### [RECORDS SHOWN]
-- -- --

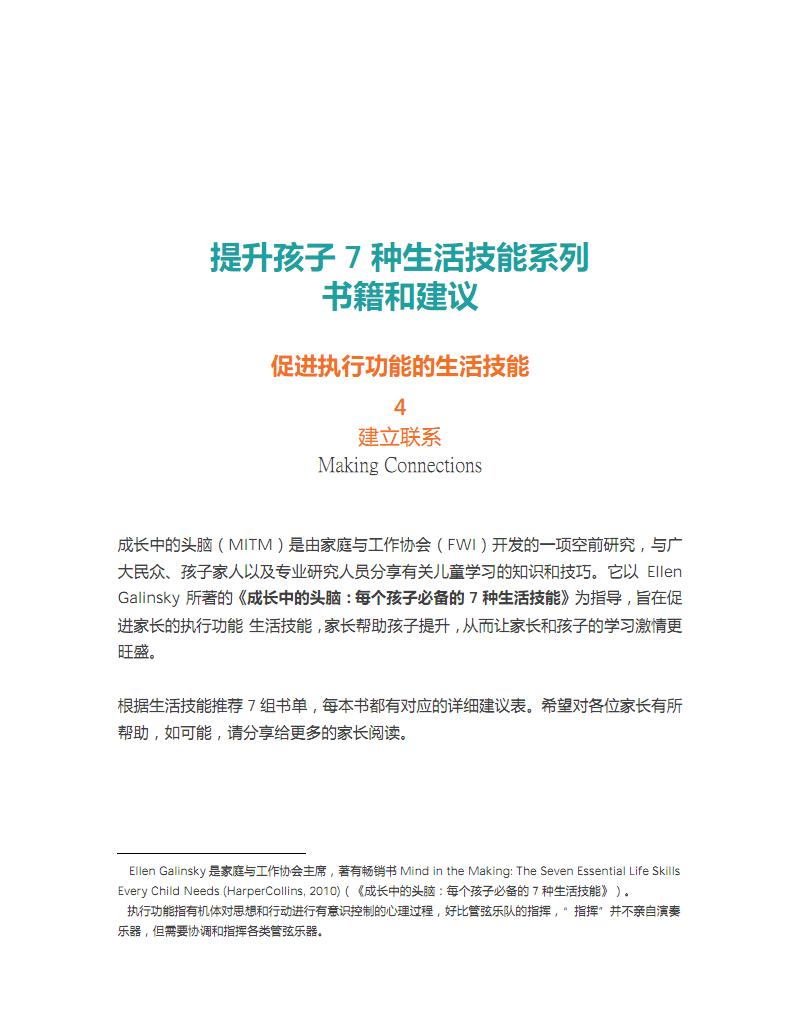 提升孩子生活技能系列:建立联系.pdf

-- -- --

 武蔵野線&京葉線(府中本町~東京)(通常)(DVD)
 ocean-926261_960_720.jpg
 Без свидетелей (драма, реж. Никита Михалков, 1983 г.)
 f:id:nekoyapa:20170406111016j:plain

-- -- --

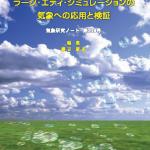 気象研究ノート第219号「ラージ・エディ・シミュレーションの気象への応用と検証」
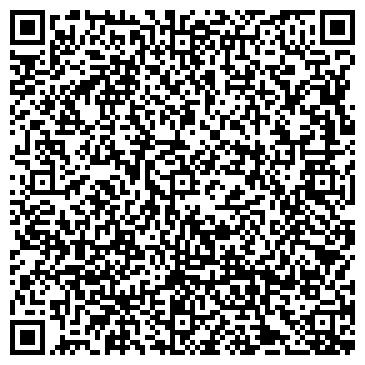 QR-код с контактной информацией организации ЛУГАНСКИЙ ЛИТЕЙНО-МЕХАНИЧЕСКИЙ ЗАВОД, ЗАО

-- -- --

### [WHAT IS EXPECTED]
Retype the records above, but only those lines that fall between the line containing "ocean-926261_960_720.jpg" and the line containing "f:id:nekoyapa:20170406111016j:plain", with both of those lines included, exactly as written.

### [EXPECTED OUTPUT]
 ocean-926261_960_720.jpg
 Без свидетелей (драма, реж. Никита Михалков, 1983 г.)
 f:id:nekoyapa:20170406111016j:plain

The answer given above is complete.